Desde la perspectiva freudiana, la infidelidad podría explicarse de una manera general. En una de sus “Contribuciones a la psicología del amor” (1910) Freud hablaba de la división del deseo en el varón, orientado por un lado hacia el amor materno y, por otro lado, hacia el erotismo de la mujer degradada. Por esta vía, al perder incentivo su relación de pareja, el deseo por otra mujer aparece como una suerte de compensación. No obstante, esta consideración es demasiado amplia.

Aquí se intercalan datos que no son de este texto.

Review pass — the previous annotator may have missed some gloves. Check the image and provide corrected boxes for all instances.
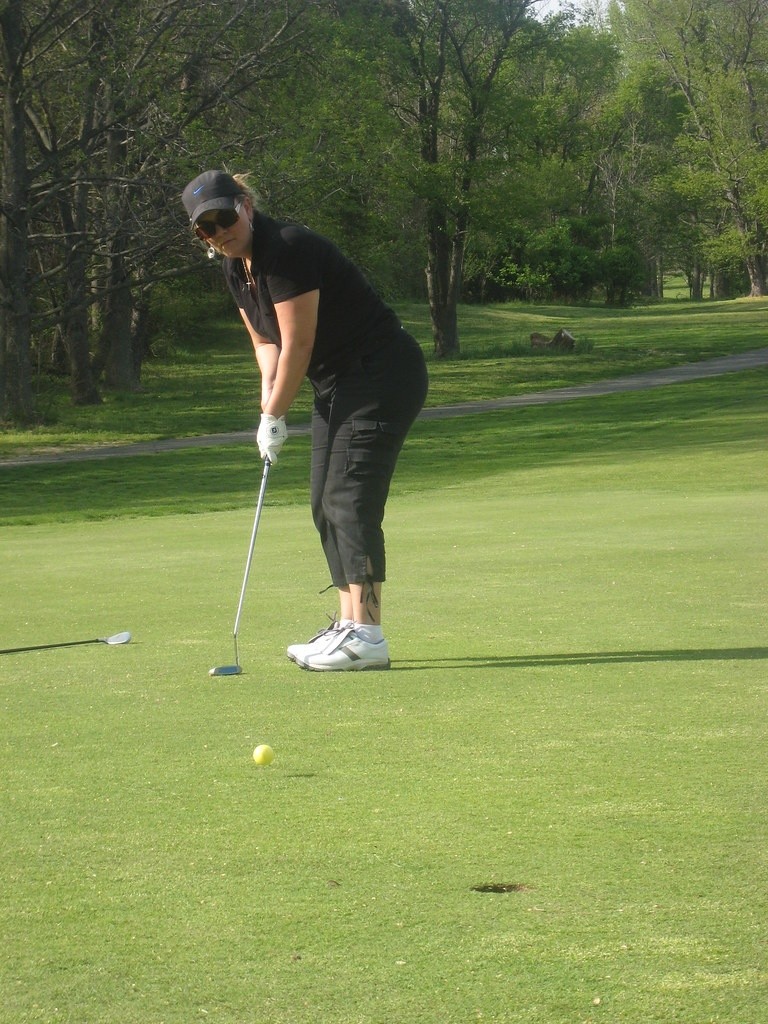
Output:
[256,413,288,466]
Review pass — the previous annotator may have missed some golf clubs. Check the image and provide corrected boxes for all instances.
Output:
[0,631,132,654]
[208,454,271,676]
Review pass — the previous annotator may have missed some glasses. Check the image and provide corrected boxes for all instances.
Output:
[194,199,243,240]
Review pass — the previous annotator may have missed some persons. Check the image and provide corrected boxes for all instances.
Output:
[183,169,429,672]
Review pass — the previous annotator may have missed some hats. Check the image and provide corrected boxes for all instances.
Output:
[181,170,245,230]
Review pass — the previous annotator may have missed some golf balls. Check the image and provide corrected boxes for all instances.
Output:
[253,744,274,765]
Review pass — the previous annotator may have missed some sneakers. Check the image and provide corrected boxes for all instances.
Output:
[286,611,391,671]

Quien sí entrevió un aspecto más profundo de este fenómeno fue Melanie Klein, cuando en su ensayo “Amor, culpa y reparación” (1937) advirtió que la infidelidad es corriente como una manera de reducir la dependencia que se siente ante la persona que se ama. De esta manera, es una suerte de venganza hacia el otro, para desasirse de algún modo del, como dice la canción de Los redonditos, “maldito amor que tanto miedo da”. De acuerdo con esta explicación, se entiende por qué ese lazo íntimo entre infidelidad y culpa, ya que esta viene a ser una forma de reducir el deseo agresivo hacia el otro, una manera de poner a prueba su amor (a través del perdón).

La explicación de Klein es más comprensiva que la de Freud. Incluso conduce a un resultado clínicamente atractivo: nadie es infiel por deseo, sino por cobardía moral, por torpeza e inseguridad. Sin embargo, resta un aspecto que debe ser esclarecido. Me refiero al componente de traición que la infidelidad conlleva. La venganza puede reconducirse a una relación dual como la que propone Klein, pero la traición supone el desafío de una ley que implica una “terceridad”. Para entender este matiz es preciso recurrir al psicoanálisis de Lacan.

En la traición no solo se expresa un deseo agresivo hacia otro, sino que se cancela el pacto que, como instancia tercera, unía a dos personas. Por eso la infidelidad duele tanto, ya que se pone en cuestión la posibilidad misma de la relación. Una infidelidad nunca es algo que acontece como síntoma de una relación, sino que más allá de cualquier motivo, es el síntoma del fin de una relación. Es una trampa. Lacan decía que lo que no está prohibido se vuelve obligatorio. Quizá por eso la infidelidad sea un modo tan frecuente de terminar con una relación, cuando no hay otro modo más maduro de hacerlo. Solo por derivación se habla de la infidelidad como algo que implica un deseo “prohibido” (en este aspecto, la vida no es una canción del cuartetero Rodrigo). Por el contrario, en la infidelidad se hace de la prohibición una estrategia para sostener un deseo artificial y, en última instancia, decepcionante.

 

Luciano Lutereau es psicoanalista, doctor en Filosofía y Psicología. “El fin de la masculinidad. Cómo amar en el siglo XXI” (Paidós).